Most brands have no idea how AI engines describe them.
Not Google. Not Bing. The AI engines: ChatGPT, Gemini, Perplexity, Claude, Grok, DeepSeek. The ones people are increasingly using instead of search.
A Princeton and Georgia Tech research team coined the term Generative Engine Optimization (GEO) in their 2024 paper (arXiv:2311.09735, published at KDD 2024). Their finding: traditional SEO techniques have almost zero correlation with visibility in AI-generated answers. The ranking factors are completely different.
How AI Engines Decide What to Mention
Each engine has its own retrieval pipeline. They do not all work the same way.
Gemini reads structured definitions and your opening paragraph. It uses Google Search grounding to pull live web data, but it also has training data biases. If your first 200 words are ambiguous, Gemini will fill in the blanks with hallucinated context. We learned this the hard way: Gemini described our own tool as a "life sciences data analysis platform." We are a GEO audit tool.
Perplexity indexes live web content aggressively. It reads your first paragraph and title, then decides if you are worth citing. It has 39.5 million backlinks from 82,000 domains and generates hub pages for every query pattern. If Perplexity does not have a third-party source mentioning your brand, you do not exist in its answers.
DeepSeek pulls primarily from training data, not live web. If your brand was not in its training corpus, it will literally ask the user: "Is it possibly XanLens, XenLens, ZanLens, or a similar spelling?" That is a real response from our audit.
Grok uses X (Twitter) data and live web search. It picks up social signals faster than other engines. If you have an active X presence discussing your product, Grok will find you. If not, it may categorize you as fictional.
The Numbers That Matter
The Princeton GEO paper tested optimization strategies across generative engines and found:
- Adding citations and statistics to your content increased visibility by 30-40% in AI answers
- Authoritative language and technical terminology improved inclusion rates
- Traditional SEO signals like keyword density had near-zero effect
- Content structure (clear definitions, FAQ format, schema markup) strongly correlated with AI citation
Separately, SE Ranking studied 2.3 million pages and found that domain traffic was the number one predictor of appearing in AI-generated answers. Not backlinks. Not keyword optimization. Traffic.
AI referral traffic is still small in absolute terms (roughly 1% of total web traffic) but growing at 130%+ year over year. The brands that establish AI visibility now will have a structural advantage as that percentage climbs.
What GEO Actually Involves
GEO is not one thing. It is a set of practices across three categories:
1. Identity signals (on-site)
- Your H1 and first 200 words define you. AI engines read this first.

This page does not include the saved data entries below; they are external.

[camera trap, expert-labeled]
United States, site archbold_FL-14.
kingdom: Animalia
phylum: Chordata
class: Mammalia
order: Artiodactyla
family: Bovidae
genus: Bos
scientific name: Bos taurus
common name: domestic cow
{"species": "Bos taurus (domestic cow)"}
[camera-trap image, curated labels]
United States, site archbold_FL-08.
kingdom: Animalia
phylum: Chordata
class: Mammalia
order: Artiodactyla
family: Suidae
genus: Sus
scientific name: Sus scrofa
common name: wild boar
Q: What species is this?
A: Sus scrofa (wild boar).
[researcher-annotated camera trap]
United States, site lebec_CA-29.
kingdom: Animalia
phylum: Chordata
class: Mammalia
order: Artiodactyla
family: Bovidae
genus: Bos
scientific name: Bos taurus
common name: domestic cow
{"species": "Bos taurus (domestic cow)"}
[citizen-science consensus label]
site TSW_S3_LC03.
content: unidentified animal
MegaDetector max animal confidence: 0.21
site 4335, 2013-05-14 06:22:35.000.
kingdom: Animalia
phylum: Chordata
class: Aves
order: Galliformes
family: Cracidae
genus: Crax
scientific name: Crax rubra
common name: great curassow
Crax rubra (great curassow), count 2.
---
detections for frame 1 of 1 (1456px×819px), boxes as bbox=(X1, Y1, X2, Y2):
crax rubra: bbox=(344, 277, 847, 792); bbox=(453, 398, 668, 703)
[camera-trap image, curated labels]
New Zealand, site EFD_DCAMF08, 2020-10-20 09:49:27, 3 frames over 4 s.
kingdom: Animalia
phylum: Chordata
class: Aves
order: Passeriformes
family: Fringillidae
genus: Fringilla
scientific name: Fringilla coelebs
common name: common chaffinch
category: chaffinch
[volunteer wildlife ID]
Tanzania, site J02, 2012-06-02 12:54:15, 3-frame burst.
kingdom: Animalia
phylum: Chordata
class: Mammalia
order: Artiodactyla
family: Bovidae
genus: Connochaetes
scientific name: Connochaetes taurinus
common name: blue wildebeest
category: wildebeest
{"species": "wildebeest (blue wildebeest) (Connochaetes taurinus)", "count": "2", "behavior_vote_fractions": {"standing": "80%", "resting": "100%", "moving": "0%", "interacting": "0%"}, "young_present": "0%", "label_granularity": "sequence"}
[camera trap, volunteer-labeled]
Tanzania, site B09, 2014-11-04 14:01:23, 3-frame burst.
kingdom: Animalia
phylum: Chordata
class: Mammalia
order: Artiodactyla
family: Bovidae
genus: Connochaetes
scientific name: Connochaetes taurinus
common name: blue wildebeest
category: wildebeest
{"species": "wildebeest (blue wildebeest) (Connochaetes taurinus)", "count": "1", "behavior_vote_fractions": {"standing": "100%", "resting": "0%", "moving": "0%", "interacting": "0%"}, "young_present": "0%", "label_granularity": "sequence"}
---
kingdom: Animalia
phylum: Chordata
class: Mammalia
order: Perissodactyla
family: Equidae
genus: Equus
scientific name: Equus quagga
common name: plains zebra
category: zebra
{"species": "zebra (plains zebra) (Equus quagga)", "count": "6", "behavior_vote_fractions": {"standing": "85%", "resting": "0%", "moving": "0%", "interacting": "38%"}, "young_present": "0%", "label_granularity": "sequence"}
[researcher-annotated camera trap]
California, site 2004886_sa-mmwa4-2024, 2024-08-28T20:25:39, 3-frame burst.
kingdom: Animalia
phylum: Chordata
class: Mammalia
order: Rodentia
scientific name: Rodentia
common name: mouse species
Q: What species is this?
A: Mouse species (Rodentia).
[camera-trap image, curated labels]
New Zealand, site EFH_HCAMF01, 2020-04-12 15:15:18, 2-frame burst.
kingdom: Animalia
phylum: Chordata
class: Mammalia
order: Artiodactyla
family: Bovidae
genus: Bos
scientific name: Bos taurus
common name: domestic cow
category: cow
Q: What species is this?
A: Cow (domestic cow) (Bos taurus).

- Schema markup (Organization, Product, FAQ, HowTo) gives engines structured data to extract.
- Your robots.txt matters: if you block GPTBot or Google-Extended, those engines cannot index you.
- A /llms.txt file explicitly tells AI crawlers what your product does.
2. Off-site presence (citations)
- Third-party mentions on platforms like Dev.to, Hashnode, Medium, Reddit, Stack Overflow, Product Hunt, and industry publications.
- AI engines weight third-party sources heavily. If only your own site mentions your brand, citation scores stay low.
- Perplexity in particular relies on hub pages and authoritative external sources.
3. Monitoring
- The only way to know if AI engines mention you is to ask them. Regularly.
- Each engine may describe your brand differently, or not at all.
- Scores change as engines update their models and index new content.
We Audited Ourselves
We built XanLens to do exactly this: audit how visible a brand is across AI engines. Score from 0 to 100, tested against 132 prompts across live engines.
Then we ran it on ourselves.
Score: 16 out of 100.
Knowledge score: 17. Discovery score: 18. Citation score: 29.
Gemini thought we were a pharma company. DeepSeek did not know if our name was spelled correctly. Grok categorized us as fictional.
We had robots.txt blocking AI crawlers. Our meta title was 27 characters. Our schema markup was 62% complete. We had zero off-site content.
The tool worked. It just told us what we did not want to hear.
Now we are fixing it, publicly, and tracking the score changes. We call it Day Zero.
What To Do Next
If you have never checked how AI engines describe your brand:
- Ask ChatGPT, Gemini, and Perplexity: "What is [your brand]?" Compare the answers.
- Check your robots.txt for AI crawler blocks (GPTBot, Google-Extended, Bytespider).
- Read your first 200 words out loud. If a stranger could not tell what you do from those words alone, rewrite them.
- Search for your brand name on Dev.to, Reddit, and Medium. If nothing comes up, that is your citation gap.
GEO is not a replacement for SEO. It is a parallel channel that most brands have not started working on yet. The research says it matters. Our own audit says it matters. The 130% growth in AI referral traffic says it matters.
The question is whether you check before or after your competitors do.